_What is needed_.
Copy out the part of the lines that begins with the line containing "What is the distance between the observer" and ends with the line containing "6695 millimetres", with both of those lines included.

Data items:
>>>
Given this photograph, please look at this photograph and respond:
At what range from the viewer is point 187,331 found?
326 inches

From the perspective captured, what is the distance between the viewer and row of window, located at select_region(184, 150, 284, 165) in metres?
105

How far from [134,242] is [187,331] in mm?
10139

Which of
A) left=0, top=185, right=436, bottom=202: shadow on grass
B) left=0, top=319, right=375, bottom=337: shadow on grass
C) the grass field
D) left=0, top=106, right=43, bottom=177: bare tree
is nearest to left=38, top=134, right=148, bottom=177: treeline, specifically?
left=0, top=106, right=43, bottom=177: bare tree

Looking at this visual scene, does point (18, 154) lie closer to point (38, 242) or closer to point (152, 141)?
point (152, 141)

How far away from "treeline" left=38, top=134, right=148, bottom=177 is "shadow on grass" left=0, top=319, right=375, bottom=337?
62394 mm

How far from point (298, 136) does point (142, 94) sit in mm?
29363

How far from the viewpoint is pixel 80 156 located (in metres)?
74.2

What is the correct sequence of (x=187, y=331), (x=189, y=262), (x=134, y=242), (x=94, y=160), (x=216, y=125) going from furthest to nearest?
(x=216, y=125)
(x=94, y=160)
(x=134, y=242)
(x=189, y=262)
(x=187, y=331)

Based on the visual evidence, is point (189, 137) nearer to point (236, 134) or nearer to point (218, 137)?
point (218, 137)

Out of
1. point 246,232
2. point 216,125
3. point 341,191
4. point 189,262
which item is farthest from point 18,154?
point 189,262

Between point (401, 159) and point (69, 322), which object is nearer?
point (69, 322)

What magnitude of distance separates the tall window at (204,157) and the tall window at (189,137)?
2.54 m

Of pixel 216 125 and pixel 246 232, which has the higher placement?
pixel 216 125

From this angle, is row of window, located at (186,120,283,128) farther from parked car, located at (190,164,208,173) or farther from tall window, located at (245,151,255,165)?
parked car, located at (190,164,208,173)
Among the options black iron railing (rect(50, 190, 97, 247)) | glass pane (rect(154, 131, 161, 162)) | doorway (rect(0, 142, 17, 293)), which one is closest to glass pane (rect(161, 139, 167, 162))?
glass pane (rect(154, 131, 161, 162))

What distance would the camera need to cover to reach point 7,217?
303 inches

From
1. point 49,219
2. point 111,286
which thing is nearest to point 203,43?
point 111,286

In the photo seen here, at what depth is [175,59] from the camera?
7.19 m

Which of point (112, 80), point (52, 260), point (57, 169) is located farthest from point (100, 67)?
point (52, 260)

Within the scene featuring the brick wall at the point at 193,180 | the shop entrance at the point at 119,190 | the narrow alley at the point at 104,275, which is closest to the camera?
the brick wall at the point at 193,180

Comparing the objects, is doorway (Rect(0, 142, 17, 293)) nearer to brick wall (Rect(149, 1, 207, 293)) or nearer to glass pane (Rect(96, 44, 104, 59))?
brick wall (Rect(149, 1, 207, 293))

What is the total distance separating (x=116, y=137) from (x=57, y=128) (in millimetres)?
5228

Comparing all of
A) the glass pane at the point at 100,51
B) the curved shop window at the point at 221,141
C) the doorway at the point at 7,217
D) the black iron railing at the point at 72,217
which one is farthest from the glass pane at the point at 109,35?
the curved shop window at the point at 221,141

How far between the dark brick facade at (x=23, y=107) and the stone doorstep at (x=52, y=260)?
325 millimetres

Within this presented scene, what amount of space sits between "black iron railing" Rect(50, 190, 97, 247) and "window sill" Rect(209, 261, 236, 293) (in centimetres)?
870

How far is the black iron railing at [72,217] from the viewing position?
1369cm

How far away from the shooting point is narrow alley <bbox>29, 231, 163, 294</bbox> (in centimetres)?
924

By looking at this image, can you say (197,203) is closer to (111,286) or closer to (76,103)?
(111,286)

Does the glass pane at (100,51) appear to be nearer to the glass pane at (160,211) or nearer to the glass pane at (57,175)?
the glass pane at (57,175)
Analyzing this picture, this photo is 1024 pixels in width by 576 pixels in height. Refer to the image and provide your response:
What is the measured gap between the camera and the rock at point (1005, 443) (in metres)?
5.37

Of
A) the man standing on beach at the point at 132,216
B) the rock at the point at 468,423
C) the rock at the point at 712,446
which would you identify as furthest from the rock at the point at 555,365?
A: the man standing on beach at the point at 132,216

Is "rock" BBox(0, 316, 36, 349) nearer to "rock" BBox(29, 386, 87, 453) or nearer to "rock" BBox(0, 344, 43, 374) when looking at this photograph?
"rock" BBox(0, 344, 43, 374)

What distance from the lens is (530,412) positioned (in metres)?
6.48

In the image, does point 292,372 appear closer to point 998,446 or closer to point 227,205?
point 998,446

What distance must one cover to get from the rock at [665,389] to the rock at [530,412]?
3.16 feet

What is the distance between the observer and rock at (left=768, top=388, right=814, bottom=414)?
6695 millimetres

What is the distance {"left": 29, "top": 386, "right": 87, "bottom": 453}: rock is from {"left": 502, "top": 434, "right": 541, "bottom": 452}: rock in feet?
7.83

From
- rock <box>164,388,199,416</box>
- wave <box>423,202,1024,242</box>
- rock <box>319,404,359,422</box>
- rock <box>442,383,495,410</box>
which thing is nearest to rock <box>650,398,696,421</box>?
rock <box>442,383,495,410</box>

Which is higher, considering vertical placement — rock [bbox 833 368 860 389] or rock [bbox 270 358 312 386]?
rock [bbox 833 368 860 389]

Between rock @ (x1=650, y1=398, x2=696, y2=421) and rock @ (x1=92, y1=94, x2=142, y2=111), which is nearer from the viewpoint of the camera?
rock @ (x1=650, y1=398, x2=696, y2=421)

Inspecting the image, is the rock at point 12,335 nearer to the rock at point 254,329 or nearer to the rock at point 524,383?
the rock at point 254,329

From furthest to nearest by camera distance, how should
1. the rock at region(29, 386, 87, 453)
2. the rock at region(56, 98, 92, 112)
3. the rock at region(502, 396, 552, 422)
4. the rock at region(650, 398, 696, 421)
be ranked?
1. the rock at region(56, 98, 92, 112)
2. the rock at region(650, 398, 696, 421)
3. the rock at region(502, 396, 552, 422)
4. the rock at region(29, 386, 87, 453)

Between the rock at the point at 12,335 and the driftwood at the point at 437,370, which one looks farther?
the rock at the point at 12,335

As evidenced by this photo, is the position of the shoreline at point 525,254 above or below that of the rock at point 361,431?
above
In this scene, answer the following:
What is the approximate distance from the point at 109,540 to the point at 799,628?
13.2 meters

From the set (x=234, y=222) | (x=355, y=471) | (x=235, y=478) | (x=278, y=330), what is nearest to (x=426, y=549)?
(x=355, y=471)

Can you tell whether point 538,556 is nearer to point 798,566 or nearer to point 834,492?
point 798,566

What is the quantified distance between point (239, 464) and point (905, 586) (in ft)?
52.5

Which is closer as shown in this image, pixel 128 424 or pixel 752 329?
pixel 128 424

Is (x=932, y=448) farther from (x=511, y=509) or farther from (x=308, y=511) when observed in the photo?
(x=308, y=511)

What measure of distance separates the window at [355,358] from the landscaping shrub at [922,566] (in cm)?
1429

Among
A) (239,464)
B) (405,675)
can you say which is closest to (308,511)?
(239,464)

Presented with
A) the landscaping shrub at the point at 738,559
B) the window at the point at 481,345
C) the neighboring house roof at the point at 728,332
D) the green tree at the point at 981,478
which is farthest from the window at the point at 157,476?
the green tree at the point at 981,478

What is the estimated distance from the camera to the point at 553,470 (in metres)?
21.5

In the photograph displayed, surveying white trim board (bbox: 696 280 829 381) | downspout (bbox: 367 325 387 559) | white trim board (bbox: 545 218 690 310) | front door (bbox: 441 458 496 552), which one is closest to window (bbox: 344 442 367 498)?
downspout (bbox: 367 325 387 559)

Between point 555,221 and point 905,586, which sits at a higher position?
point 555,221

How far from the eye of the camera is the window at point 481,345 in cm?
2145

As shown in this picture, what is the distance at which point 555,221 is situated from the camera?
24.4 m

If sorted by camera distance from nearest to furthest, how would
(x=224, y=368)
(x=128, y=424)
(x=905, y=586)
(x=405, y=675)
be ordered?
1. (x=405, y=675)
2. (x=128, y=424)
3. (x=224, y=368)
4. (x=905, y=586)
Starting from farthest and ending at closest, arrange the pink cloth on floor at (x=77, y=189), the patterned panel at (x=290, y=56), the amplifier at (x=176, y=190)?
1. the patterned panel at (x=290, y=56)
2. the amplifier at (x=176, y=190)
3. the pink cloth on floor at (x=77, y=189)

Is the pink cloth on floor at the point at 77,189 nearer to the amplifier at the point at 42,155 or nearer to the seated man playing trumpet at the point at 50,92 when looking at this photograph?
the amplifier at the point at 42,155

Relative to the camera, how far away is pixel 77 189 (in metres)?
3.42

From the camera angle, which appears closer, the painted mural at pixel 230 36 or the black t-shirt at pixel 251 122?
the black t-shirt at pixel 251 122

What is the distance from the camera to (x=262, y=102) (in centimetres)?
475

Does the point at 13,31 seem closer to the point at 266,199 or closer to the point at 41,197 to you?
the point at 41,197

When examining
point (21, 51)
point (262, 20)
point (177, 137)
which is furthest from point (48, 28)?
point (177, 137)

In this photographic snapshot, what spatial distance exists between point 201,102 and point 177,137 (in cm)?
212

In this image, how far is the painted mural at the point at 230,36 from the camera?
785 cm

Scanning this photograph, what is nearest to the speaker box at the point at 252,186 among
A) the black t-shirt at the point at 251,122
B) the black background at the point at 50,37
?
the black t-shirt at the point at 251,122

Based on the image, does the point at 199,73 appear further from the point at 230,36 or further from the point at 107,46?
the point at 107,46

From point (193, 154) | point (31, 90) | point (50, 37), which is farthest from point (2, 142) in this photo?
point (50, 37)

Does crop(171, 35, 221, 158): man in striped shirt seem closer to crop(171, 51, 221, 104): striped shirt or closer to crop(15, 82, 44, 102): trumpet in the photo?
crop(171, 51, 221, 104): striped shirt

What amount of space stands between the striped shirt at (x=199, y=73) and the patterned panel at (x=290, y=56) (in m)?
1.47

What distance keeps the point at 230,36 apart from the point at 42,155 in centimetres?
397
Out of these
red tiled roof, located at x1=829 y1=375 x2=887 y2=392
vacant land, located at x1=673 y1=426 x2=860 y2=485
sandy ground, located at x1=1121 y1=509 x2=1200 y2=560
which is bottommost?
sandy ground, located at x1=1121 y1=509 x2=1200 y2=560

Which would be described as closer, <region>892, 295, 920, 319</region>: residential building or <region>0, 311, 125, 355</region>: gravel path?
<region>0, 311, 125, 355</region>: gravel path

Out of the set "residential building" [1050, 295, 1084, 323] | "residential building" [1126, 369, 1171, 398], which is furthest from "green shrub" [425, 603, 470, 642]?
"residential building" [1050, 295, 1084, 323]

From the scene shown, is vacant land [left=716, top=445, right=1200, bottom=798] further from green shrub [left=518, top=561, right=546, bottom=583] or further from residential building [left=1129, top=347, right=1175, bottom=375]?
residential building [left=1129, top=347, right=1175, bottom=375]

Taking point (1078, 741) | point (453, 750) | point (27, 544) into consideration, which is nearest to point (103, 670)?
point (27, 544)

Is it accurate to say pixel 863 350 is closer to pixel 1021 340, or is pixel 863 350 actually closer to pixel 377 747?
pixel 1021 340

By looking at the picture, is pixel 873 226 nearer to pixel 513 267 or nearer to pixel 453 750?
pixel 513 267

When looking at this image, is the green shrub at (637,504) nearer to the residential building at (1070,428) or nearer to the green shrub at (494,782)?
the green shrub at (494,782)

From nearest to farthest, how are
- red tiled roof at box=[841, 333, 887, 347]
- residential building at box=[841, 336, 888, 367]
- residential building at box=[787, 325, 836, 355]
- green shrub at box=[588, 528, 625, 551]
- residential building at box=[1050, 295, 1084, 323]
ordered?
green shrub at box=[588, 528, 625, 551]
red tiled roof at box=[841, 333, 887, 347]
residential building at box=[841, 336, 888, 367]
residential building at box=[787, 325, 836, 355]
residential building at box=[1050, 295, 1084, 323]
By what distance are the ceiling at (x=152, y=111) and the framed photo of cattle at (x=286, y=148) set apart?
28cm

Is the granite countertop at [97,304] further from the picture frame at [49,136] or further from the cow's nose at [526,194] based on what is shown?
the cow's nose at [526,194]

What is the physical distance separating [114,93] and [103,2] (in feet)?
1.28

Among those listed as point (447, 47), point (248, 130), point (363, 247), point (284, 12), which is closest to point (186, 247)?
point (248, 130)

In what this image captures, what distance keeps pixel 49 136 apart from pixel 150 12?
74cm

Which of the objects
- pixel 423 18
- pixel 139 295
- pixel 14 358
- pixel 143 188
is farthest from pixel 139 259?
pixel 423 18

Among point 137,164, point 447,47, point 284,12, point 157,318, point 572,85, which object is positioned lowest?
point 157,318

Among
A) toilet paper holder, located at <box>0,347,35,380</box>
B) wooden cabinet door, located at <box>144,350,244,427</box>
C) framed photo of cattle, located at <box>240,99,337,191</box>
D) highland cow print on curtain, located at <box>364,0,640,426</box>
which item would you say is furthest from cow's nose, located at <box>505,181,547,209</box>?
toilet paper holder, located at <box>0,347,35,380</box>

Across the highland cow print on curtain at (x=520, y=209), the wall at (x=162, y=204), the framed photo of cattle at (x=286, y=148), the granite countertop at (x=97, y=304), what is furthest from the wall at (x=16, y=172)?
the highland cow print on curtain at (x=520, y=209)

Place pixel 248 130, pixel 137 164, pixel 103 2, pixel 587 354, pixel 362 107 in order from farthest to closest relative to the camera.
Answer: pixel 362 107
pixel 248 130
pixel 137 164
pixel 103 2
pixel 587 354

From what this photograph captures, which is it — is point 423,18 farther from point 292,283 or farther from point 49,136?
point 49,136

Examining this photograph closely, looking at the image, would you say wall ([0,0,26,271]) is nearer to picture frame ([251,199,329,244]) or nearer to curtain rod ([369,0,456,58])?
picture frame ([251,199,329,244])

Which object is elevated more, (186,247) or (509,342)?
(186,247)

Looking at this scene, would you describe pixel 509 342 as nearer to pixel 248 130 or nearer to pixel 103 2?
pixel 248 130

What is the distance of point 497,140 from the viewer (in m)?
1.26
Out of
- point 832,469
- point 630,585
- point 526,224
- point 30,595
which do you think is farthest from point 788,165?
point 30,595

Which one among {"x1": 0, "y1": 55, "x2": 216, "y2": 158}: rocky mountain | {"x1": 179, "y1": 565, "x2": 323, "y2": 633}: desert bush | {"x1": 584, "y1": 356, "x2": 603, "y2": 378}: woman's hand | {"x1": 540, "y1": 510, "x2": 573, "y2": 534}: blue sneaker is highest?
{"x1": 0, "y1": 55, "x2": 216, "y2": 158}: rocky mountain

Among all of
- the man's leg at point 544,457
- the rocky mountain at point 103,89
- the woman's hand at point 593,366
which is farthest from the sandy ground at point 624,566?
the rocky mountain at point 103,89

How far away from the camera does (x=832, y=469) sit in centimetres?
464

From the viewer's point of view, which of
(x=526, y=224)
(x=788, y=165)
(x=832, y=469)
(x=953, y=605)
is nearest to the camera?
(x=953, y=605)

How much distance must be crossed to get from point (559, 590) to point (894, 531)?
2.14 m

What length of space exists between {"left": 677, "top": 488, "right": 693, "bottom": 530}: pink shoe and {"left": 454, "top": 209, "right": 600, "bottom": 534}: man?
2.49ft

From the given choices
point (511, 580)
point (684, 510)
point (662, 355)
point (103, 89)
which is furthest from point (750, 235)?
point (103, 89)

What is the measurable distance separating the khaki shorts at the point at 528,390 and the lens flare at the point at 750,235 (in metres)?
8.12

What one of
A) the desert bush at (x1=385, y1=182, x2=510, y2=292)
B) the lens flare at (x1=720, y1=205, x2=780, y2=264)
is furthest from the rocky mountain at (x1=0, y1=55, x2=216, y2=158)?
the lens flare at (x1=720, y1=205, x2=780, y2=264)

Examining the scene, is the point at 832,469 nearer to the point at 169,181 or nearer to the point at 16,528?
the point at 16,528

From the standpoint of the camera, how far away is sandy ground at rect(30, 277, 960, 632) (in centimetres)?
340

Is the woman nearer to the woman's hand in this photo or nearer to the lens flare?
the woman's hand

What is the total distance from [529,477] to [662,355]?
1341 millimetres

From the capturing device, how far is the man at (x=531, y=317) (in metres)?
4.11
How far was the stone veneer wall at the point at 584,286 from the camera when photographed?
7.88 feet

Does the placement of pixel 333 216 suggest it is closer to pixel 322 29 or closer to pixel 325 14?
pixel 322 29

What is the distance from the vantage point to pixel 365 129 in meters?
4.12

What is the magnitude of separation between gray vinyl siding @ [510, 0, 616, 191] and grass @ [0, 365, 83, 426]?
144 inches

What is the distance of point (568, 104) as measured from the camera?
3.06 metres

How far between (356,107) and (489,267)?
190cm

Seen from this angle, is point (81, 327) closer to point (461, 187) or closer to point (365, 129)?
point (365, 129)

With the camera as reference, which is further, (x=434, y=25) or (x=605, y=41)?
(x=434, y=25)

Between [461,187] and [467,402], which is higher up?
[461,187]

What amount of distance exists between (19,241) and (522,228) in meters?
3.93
<<<
_The reply_.
What is the distance between the observer and rock at (left=768, top=388, right=814, bottom=414)?
6695 millimetres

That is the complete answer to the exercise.